When Performance Outpaces Formation Collapse Is Imminent
What looks like strength can sometimes be survival in disguise and survival was never meant to be your foundation.
For most of my adult life, I was the one people depended on. The strong one. The responsible one. The one who could figure things out, carry the load, and keep going no matter what. From the outside, it probably looked like I had it together. I showed up. I worked hard. I cared deeply. I did what needed to be done. But inside, I was tired in a way that sleep didn’t fix. Not just physically tired — worn down in my body, my mind, and my spirit.
I didn’t realize it at the time, but I wasn’t actually operating from strength. I was operating from survival. And survival can look a lot like strength for a very long time.
Jesus tells this story about two people building houses. Both are working. Both are building something that looks solid. Then the storms come — rain, wind, flooding — the kind of pressure that tests everything. One house stands. The other collapses. The difference wasn’t effort or sincerity. It was what the house was built on (Matthew 7:24–27). For years, I was building a life that looked strong on the outside, but underneath it was sitting on fear, pressure, perfectionism, and a deep belief that my value came from what I could produce and how much I could carry.
And here’s what I’ve learned: you can sustain that for a while. Sometimes for years. Even decades. But eventually, the gap between performance and formation gets too wide. You keep producing, but there isn’t enough underneath to hold it. That’s when things start to crack — not because you’re weak, but because you’ve been holding too much for too long.

Collected material:
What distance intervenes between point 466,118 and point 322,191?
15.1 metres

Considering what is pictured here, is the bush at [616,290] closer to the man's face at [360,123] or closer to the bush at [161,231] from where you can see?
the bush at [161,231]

What to do:
(a) According to the essay on strength and survival, why do things eventually start to crack for someone who keeps producing? Answer in one to three sentences.
(b) Which Bible passage does the essay on strength and survival cite for the story of the two houses?
(c) Extend the essay on strength and survival beyond its final sentence.
The listing was taken from a different source than the essay.

Task answers:
(a) Eventually the gap between performance and formation grows too wide, so the person keeps producing without enough underneath to hold it. The cracking comes from having held too much for too long, not from weakness.

(b) Matthew 7:24–27.

(c)
When my collapse came, it didn’t look dramatic. It looked like exhaustion I couldn’t push through anymore. Like motivation disappearing. Like emotions surfacing that I had kept buried because there was never time to deal with them. At first I thought something was wrong with me. Now I see it differently. Collapse isn’t failure. It’s exposure. It shows you what your life has actually been resting on.
God designed our bodies with this built-in alarm system — the nervous system. When you go through trauma or chronic stress, your brain learns to stay on alert. Your body keeps pumping out stress hormones. Rest feels uncomfortable. Stillness feels unsafe. So you stay busy. You stay productive. You stay useful. It feels like discipline, but a lot of times it’s actually your system trying to avoid what would surface if you slowed down.
Busyness becomes how you regulate yourself. Achievement becomes how you feel secure. Control becomes how you calm anxiety. But your body can’t live in that state forever. Eventually it pushes back — through burnout, anxiety, health issues, irritability, numbness, or just this deep sense that you can’t keep doing life the way you’ve been doing it.
For me, healing didn’t start with trying harder or finding a better plan. It started when I stopped running from my past and started getting honest about what had shaped me. I had to look at where my patterns came from. Why I felt responsible for everyone. Why rest made me uncomfortable. Why I felt guilty saying no. Why my worth felt tied to performance. Most of those things weren’t personality traits, they were survival strategies I learned because they helped me get through hard things.
But what helps you survive doesn’t always help you live.
The deeper shift came when this moved beyond psychology into identity. Learning who I am in Christ changed the foundation underneath everything.
If your worth comes from what you do, you always have to keep doing.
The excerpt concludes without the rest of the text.